--- Records from a data source ---
+ + + + +
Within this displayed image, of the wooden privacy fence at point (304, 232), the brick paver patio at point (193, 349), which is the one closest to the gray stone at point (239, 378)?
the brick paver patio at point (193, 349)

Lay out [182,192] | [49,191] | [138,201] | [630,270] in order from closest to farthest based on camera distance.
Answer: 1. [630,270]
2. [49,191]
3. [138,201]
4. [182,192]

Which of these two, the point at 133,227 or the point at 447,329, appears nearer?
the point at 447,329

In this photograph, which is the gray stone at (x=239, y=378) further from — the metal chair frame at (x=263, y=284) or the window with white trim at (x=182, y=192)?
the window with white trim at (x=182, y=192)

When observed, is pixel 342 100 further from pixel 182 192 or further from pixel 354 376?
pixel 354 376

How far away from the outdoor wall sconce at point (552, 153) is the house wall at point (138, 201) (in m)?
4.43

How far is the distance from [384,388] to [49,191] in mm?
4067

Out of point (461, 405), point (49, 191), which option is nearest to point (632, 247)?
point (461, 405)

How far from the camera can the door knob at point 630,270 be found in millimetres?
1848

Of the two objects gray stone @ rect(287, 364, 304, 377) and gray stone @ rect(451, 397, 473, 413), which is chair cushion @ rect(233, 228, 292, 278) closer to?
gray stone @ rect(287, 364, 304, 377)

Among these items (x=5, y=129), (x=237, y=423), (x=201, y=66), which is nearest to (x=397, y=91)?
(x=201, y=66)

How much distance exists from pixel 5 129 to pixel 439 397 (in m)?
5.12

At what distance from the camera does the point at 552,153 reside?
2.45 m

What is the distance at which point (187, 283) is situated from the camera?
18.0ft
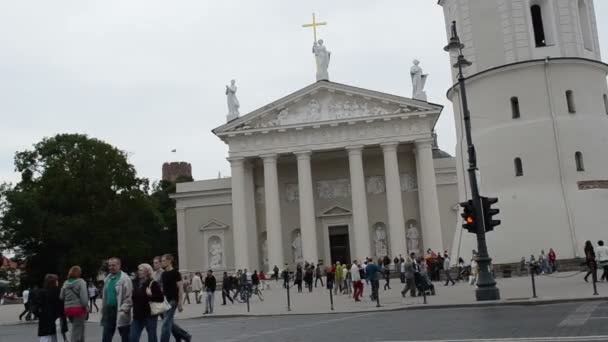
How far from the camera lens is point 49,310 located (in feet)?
40.5

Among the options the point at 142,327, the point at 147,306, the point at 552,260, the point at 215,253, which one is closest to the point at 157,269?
the point at 147,306

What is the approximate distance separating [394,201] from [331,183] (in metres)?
7.42

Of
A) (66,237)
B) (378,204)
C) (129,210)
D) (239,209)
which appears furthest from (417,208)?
(66,237)

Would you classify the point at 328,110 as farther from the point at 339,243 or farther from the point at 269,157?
the point at 339,243

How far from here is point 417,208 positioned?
55.1 m

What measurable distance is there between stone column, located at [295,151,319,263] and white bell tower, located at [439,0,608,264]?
744 inches

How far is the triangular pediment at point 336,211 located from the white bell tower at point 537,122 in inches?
866

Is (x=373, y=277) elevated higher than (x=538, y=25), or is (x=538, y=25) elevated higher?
(x=538, y=25)

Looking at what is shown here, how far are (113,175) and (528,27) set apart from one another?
3642 centimetres

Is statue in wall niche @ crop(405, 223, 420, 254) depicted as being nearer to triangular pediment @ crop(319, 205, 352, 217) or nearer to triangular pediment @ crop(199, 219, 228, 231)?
triangular pediment @ crop(319, 205, 352, 217)

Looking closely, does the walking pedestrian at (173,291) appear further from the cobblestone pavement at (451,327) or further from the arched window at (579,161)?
the arched window at (579,161)

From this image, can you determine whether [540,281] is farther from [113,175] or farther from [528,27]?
[113,175]

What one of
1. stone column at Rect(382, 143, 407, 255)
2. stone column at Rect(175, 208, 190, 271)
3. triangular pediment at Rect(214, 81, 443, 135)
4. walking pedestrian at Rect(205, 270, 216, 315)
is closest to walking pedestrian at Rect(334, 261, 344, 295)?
walking pedestrian at Rect(205, 270, 216, 315)

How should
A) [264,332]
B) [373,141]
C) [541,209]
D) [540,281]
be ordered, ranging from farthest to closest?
[373,141], [541,209], [540,281], [264,332]
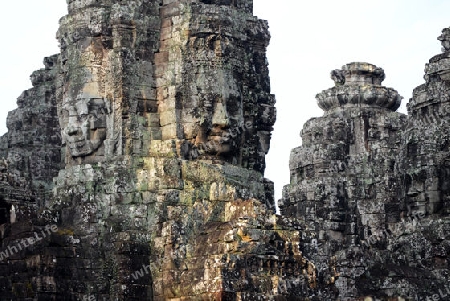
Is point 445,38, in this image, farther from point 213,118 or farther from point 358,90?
point 213,118

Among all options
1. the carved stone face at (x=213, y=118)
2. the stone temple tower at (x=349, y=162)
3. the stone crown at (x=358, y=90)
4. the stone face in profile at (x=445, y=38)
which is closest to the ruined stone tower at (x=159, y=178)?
the carved stone face at (x=213, y=118)

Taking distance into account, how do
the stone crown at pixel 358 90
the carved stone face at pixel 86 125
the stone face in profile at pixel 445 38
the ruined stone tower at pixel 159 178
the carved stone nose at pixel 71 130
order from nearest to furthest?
the ruined stone tower at pixel 159 178 → the carved stone face at pixel 86 125 → the carved stone nose at pixel 71 130 → the stone face in profile at pixel 445 38 → the stone crown at pixel 358 90

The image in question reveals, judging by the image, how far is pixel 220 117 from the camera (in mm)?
54062

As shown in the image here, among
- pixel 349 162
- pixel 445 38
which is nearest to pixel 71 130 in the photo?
pixel 445 38

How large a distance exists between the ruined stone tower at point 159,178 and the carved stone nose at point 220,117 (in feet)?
0.13

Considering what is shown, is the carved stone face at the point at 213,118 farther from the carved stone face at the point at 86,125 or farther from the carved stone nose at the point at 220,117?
the carved stone face at the point at 86,125

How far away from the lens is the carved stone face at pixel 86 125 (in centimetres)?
5409

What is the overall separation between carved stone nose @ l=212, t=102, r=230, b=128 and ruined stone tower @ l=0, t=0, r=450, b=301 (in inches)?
1.6

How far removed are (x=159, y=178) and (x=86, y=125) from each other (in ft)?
8.54

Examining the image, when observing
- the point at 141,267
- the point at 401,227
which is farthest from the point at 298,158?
the point at 141,267

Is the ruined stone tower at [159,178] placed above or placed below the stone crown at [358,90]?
below

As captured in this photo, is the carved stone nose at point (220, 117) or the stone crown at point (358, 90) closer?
the carved stone nose at point (220, 117)

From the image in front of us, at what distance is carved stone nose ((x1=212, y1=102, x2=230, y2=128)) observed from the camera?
177 feet

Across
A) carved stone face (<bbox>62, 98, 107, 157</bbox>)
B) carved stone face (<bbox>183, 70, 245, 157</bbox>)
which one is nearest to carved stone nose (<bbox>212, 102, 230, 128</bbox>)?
carved stone face (<bbox>183, 70, 245, 157</bbox>)
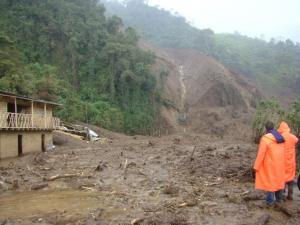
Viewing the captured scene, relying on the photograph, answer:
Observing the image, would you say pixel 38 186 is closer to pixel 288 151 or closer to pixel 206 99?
pixel 288 151

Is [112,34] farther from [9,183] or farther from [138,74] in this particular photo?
[9,183]

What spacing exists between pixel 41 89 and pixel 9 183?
2535 cm

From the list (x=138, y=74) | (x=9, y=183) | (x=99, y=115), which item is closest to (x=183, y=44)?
(x=138, y=74)

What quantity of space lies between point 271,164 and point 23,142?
19984mm

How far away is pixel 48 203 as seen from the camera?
447 inches

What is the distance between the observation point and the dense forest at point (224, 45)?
3185 inches

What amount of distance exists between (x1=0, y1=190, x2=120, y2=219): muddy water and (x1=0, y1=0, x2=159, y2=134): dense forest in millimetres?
32149

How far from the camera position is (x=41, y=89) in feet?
128

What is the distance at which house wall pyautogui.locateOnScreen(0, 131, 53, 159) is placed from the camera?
75.8ft

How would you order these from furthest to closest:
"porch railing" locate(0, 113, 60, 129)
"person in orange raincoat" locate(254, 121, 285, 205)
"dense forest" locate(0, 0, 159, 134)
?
1. "dense forest" locate(0, 0, 159, 134)
2. "porch railing" locate(0, 113, 60, 129)
3. "person in orange raincoat" locate(254, 121, 285, 205)

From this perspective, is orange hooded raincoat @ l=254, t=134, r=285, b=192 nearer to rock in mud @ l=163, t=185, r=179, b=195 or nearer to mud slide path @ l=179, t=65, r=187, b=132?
rock in mud @ l=163, t=185, r=179, b=195

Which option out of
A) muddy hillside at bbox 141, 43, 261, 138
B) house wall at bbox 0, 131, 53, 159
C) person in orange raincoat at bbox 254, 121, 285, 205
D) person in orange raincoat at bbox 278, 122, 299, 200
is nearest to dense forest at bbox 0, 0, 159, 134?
muddy hillside at bbox 141, 43, 261, 138

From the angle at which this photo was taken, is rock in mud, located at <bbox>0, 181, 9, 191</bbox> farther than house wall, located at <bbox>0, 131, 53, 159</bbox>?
No

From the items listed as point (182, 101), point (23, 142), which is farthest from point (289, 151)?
point (182, 101)
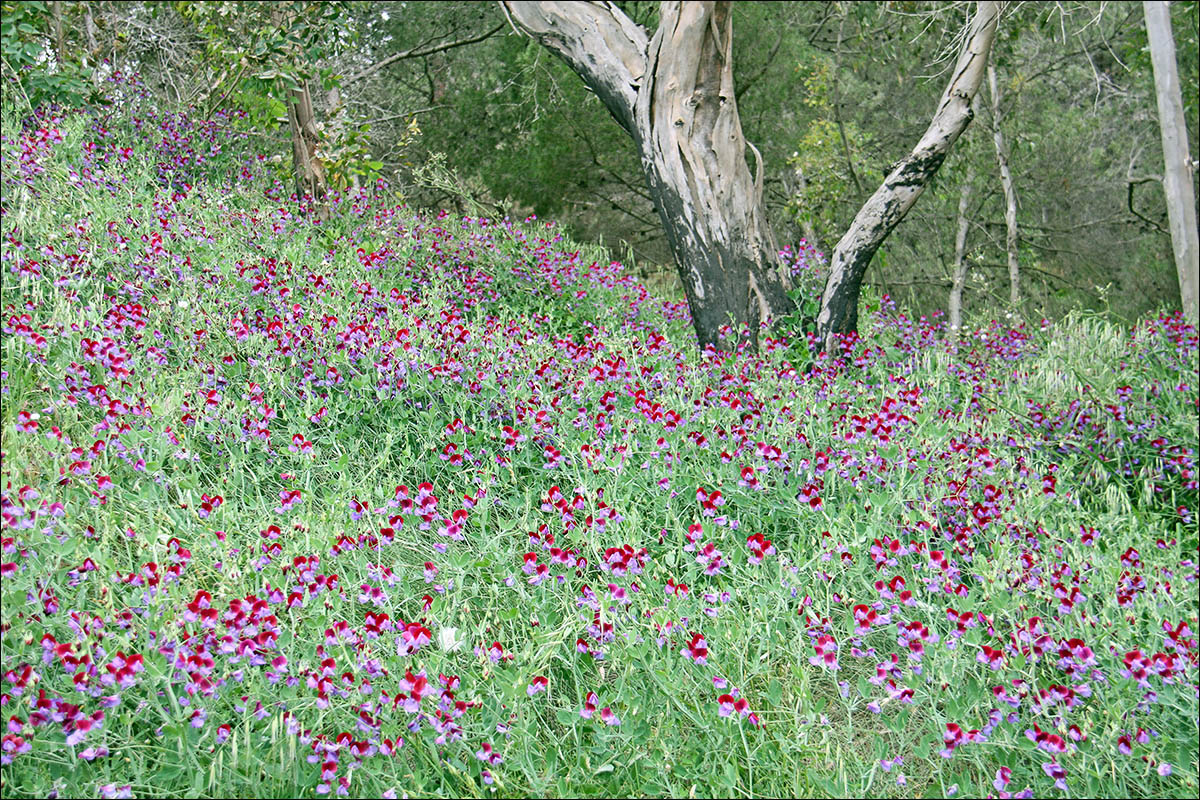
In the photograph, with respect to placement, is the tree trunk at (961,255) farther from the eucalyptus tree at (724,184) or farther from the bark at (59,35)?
the bark at (59,35)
+ + + + +
--- TASK GOAL ---
Reproduce the records word for word, everything from the line containing "How far removed" down to the line containing "3185 inches", and leave the pictures out of your answer.

--- THE RESULT ---
How far removed are (x=159, y=178) and (x=86, y=125) from each other (in ft)?
8.54

Examining the image, when observing
- the point at 141,267
- the point at 401,227
which is farthest from the point at 298,158?
the point at 141,267

Is the ruined stone tower at [159,178] placed above or placed below the stone crown at [358,90]?
below

As captured in this photo, is the carved stone nose at point (220, 117) or the stone crown at point (358, 90) closer?
the carved stone nose at point (220, 117)

From the image in front of us, at what distance is carved stone nose ((x1=212, y1=102, x2=230, y2=128)) observed from the camera?
177 feet

Across
A) carved stone face (<bbox>62, 98, 107, 157</bbox>)
B) carved stone face (<bbox>183, 70, 245, 157</bbox>)
which one is nearest to carved stone nose (<bbox>212, 102, 230, 128</bbox>)?
carved stone face (<bbox>183, 70, 245, 157</bbox>)
Viewing the captured scene, relying on the photograph, answer:
Observing the image, would you say pixel 38 186 is closer to pixel 288 151 or closer to pixel 206 99?
pixel 288 151

Is [112,34] farther from [9,183] or farther from [138,74] in this particular photo?
[9,183]

What spacing exists between pixel 41 89 and pixel 9 183?
2535 cm

From the list (x=138, y=74) | (x=9, y=183) | (x=99, y=115), which item is closest to (x=183, y=44)?
(x=138, y=74)

What quantity of space lies between point 271,164 and point 23,142?
19984mm

How far away is pixel 48 203 as seen from the camera?
447 inches

What is the distance between the observation point and the dense forest at point (224, 45)?
3185 inches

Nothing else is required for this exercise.